My roommates took turns getting clean and we all repacked our bags in the cramped space between bed and table. No matter how many times we shook things, sand continued to fall out. At the end of the hour we had left a mini desert in the hotel room.
After the showers we all gathered in the lobby, cleaner and better looking versions of ourselves. Our train was leaving mid-afternoon, so we had a few hours for lunch and unsupervised exploration. Before we set off we had our favorite Juice episode. We asked her to purchase a case of bottled water so we could board the train well-supplied. In her habitually impatient tone she barked, “Yes, yes, yes, ok!” I wasn’t sure she was truly “ok” so I translated in Mandarin, “They want a case, 12 bottles.” To which she practically jumped with surprise, “What? A case!?” Clearly, she hadn’t understood all along, perhaps not more than a few words in the three days we’d sent together!

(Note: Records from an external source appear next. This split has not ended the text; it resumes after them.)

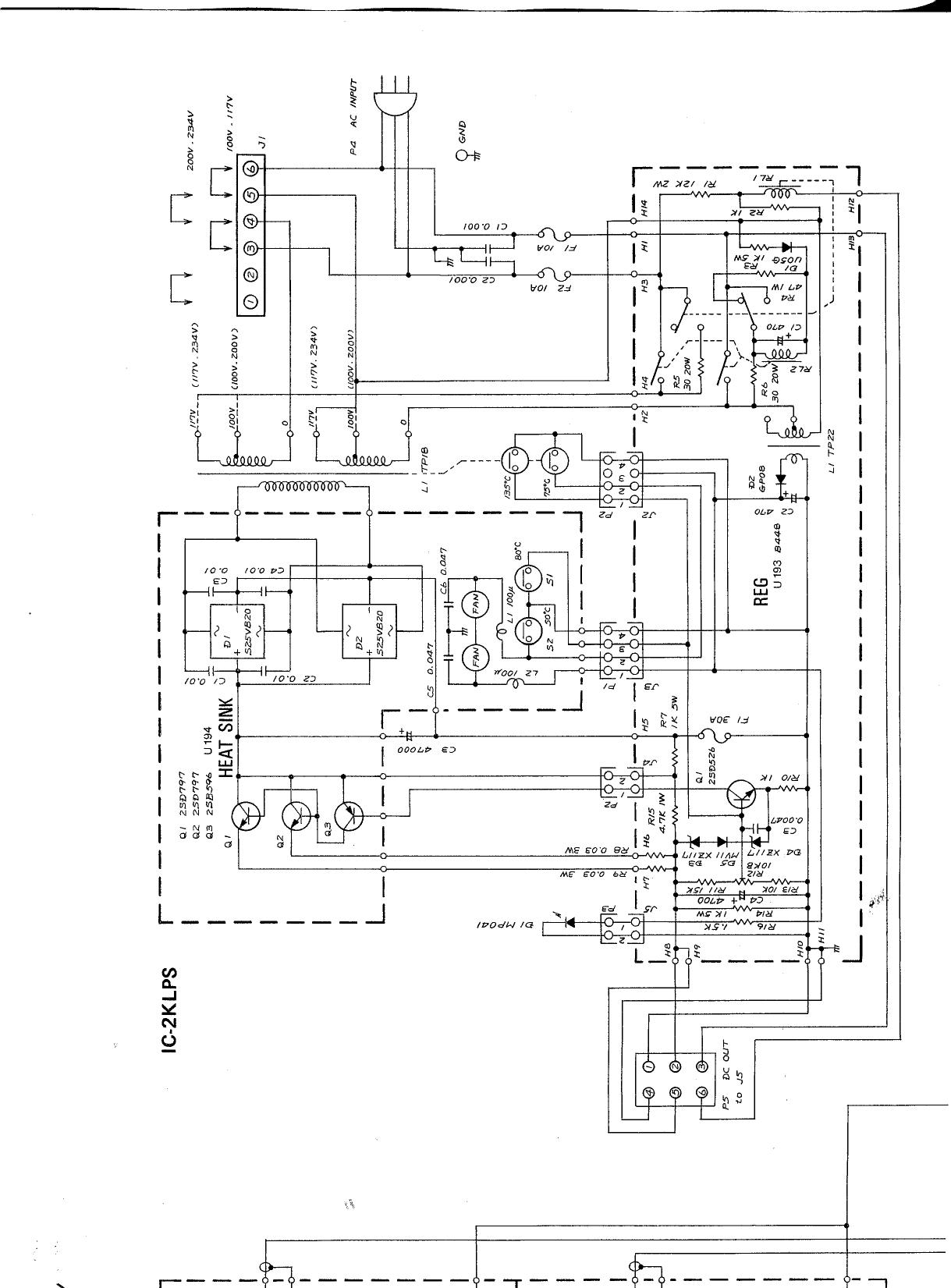 ICOM IC 2KL PS schematic diagram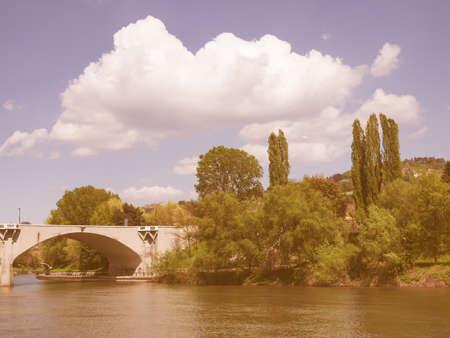po: Fiume Po (River Po) in Turin Italy vintage Stock Photo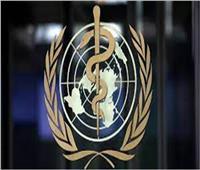 الصحة العالمية: توزيع 2.4 مليار جرعة من أمصال كورونا حول العالم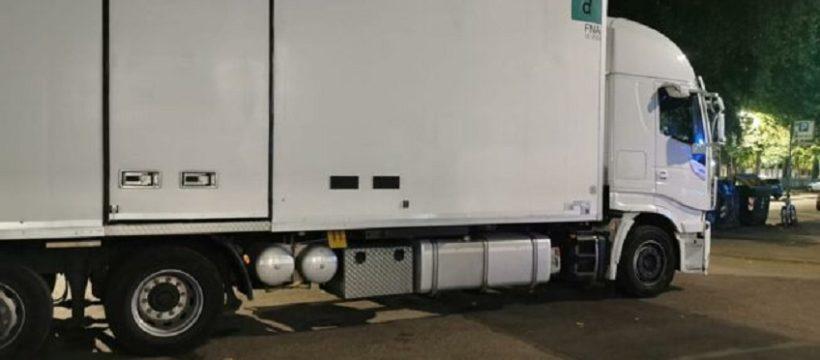 camion ubriaco torino 653x367 1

I tried to explore Zhongwei “city” but quickly found that it was little more than a shopping center flanked by small businesses. I stopped in the mall to revel in consumerism. Afterwards I roamed the two blocks between the mall and the hotel. I found mom and pop shops selling Goji berries (also known as wolfberries), a local produce, in oil barrel-sized vats. These small red berries are so expensive that they are usually only served as a sprinkling in Eight Treasures Tea or soup. Here, they were twenty-two kuai per kilo. I had to buy some.
At last we made our way to the Zhongwei train station. It was so small that only one arriving or departing train could be accommodated at a time. We waited in the crowded lounge as people came up to stare. Our guide Juice was now joined by a nicer woman who was the guan xi (“relationship”) in purchasing our train tickets. Because so few people depart from Zhongwei the tickets issued out of this stop are hard to come by. So, our “guan xi” lady had bought us nine tickets issued from three different surrounding train stations. She would accompany us onto the train, armed with a pack of cigarettes to bribe the train conductor, and get off after our tickets had been inspected.
As the much delayed train was finally announced for boarding, we squeezed through the narrow doors along with the rest of the traveling herds. As I walked closer to the platform I saw with some dread that this was a green paint train. Another night on an old clunker, and if the rule applies then this would be even worse than the red paint train to Yinchuan!